# help with i.d.



## Big Dogs Little Pigs (Nov 10, 2012)

my 14g biocube is a little over 6 weeks old now. while running the magnet over the glass recently, i see what look like tiny white *things* on the glass (inside, of course). they wiggle. they aren't even as big as the head of a pin so i don't see any detail. just tiny white *things*. any ideas?

also, i see something on some of my live rock that look like little cotton balls. 

ammonia 0
nitrites 0
nitrates 10

am i ready for fishies yet? i am getting SO anxious to put something in there that's a little more animated than astrea snails.

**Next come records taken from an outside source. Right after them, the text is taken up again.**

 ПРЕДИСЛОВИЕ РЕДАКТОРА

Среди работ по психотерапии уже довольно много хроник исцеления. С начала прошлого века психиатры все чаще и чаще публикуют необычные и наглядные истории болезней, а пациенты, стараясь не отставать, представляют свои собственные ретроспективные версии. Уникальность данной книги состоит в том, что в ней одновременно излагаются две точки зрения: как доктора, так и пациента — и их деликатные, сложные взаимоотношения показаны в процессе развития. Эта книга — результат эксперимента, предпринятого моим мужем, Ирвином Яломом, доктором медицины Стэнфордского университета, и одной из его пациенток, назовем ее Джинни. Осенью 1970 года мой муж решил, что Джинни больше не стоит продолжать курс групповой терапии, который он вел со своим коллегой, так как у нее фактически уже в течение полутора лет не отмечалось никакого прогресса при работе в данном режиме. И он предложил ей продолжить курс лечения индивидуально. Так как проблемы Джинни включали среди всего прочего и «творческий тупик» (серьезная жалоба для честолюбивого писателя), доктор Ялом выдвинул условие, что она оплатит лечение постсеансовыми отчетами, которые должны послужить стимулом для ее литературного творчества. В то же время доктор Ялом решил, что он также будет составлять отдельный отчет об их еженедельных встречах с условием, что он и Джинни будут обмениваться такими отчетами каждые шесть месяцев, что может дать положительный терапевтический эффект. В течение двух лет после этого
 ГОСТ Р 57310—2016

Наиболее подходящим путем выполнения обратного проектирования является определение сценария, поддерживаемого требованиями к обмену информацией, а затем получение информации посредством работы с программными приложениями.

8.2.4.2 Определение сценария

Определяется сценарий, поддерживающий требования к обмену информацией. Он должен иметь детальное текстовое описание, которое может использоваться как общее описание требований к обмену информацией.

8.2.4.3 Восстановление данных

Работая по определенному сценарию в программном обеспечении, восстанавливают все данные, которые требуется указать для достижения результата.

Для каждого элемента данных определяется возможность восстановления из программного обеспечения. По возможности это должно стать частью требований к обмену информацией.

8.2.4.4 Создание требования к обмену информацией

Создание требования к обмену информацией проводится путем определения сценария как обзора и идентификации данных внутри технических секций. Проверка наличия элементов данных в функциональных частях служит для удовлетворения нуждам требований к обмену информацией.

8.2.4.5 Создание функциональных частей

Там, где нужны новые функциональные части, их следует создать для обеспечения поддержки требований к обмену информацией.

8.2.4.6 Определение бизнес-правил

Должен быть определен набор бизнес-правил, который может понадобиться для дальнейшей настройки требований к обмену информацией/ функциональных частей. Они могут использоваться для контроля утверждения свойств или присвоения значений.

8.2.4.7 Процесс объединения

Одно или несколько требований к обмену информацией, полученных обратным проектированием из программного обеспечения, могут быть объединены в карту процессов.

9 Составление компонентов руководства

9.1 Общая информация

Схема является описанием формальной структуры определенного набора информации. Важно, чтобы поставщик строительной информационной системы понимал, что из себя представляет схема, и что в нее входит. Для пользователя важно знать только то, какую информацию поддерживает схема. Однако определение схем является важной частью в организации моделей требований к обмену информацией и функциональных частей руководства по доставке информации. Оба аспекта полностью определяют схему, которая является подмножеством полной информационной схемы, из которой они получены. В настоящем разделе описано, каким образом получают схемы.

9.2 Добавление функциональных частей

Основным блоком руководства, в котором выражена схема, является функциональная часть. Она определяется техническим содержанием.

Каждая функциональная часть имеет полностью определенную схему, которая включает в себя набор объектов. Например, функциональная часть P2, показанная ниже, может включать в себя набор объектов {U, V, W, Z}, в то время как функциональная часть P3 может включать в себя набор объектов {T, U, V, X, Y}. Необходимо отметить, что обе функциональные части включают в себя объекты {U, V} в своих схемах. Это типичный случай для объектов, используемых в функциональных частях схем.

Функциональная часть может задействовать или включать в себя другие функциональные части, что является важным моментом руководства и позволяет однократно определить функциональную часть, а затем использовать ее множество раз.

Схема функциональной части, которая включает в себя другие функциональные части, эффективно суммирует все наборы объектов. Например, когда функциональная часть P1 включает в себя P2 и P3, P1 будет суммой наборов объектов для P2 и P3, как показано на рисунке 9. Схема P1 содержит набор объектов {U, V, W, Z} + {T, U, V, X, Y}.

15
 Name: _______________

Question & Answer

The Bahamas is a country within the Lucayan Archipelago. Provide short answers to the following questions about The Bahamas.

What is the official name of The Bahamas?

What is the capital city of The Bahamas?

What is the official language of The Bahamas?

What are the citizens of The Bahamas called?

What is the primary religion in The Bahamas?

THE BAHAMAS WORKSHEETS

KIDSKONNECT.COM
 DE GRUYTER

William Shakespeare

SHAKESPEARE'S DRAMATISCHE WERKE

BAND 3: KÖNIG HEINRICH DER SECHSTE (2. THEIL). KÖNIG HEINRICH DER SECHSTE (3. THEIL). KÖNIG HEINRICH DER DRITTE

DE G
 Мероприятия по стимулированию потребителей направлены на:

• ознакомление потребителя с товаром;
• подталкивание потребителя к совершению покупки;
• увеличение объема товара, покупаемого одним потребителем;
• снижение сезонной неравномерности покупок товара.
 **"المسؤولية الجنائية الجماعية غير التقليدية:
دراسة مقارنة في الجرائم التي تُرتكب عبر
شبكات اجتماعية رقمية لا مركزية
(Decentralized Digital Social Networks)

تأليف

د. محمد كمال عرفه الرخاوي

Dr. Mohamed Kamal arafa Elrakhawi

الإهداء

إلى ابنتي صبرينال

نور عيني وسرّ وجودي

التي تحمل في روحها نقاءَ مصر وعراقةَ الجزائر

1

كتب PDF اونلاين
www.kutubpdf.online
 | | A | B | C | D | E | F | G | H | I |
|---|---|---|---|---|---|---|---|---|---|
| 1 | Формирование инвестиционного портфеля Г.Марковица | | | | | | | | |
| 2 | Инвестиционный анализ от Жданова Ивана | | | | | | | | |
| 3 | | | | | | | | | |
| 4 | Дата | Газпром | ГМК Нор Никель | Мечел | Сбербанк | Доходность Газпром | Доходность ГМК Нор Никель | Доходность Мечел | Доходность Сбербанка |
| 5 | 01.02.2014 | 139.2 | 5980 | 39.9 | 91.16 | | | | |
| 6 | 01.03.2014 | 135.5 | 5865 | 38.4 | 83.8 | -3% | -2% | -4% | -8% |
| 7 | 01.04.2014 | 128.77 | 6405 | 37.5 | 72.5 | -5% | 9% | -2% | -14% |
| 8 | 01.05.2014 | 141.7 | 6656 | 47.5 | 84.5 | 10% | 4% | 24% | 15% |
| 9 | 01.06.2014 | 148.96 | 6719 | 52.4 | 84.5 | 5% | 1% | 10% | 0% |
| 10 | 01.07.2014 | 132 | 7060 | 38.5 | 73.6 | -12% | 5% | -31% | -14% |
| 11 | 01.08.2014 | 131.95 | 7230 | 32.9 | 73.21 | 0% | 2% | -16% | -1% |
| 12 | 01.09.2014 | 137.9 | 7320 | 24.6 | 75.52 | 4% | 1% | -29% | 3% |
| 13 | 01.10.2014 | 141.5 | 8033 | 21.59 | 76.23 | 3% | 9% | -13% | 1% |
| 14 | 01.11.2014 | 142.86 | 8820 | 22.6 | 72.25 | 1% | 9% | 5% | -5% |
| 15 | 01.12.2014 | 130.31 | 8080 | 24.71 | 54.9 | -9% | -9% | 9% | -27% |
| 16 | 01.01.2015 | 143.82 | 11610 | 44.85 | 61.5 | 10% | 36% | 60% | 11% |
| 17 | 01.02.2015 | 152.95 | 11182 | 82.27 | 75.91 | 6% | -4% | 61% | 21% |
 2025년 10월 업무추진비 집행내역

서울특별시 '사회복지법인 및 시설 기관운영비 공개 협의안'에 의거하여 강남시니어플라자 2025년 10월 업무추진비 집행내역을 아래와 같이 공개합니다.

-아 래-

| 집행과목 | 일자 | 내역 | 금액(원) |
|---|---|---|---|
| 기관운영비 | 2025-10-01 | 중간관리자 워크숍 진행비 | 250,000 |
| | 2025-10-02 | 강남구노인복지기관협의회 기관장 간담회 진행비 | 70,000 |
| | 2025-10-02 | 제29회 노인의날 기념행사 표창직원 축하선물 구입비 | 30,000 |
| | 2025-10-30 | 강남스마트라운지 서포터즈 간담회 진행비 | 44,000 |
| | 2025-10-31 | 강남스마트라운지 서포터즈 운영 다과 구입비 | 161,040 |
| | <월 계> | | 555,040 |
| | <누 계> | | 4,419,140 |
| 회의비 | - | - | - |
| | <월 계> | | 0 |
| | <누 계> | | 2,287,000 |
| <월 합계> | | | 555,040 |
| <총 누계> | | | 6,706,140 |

oh and, how long before i need to add some empty shells for my hermit crabs? they are tiny, maybe a little over 1/4". cute little buggers!


----------



## Reefing Madness (Jun 26, 2011)

Yup, looks like your ready for Fishies.
Lil white bugs are Amphipods and Copepods. Those are good things, and a good sign.
Lil white cotton balls, are a sponge of some sort, possible Pineapple Sponge.


----------



## Big Dogs Little Pigs (Nov 10, 2012)

awesome, matt! thanks so much!! this is really exciting for me. my first saltwater tank all those many years ago was just base rock and fake corals. i've never done a tank with live rock so it's been a real hoot seeing all the little critters emerging. i haven't seen the little bristle worm for a couple of days so i'm guessing he's hiding in the rock work.


----------



## Reefing Madness (Jun 26, 2011)

Check the tank when your lights go out, thats when you will see the majority of the Bristleworms.


----------



## RSully (Nov 22, 2012)

I saw bristle worms quite frequently for the first few weeks and haven't seen any for quite some time. Will hermits ir CB shrimo get them? Or are they just that stealthy?


----------



## Reefing Madness (Jun 26, 2011)

They hide in everything. And you control the population by how much you feed the tank.


----------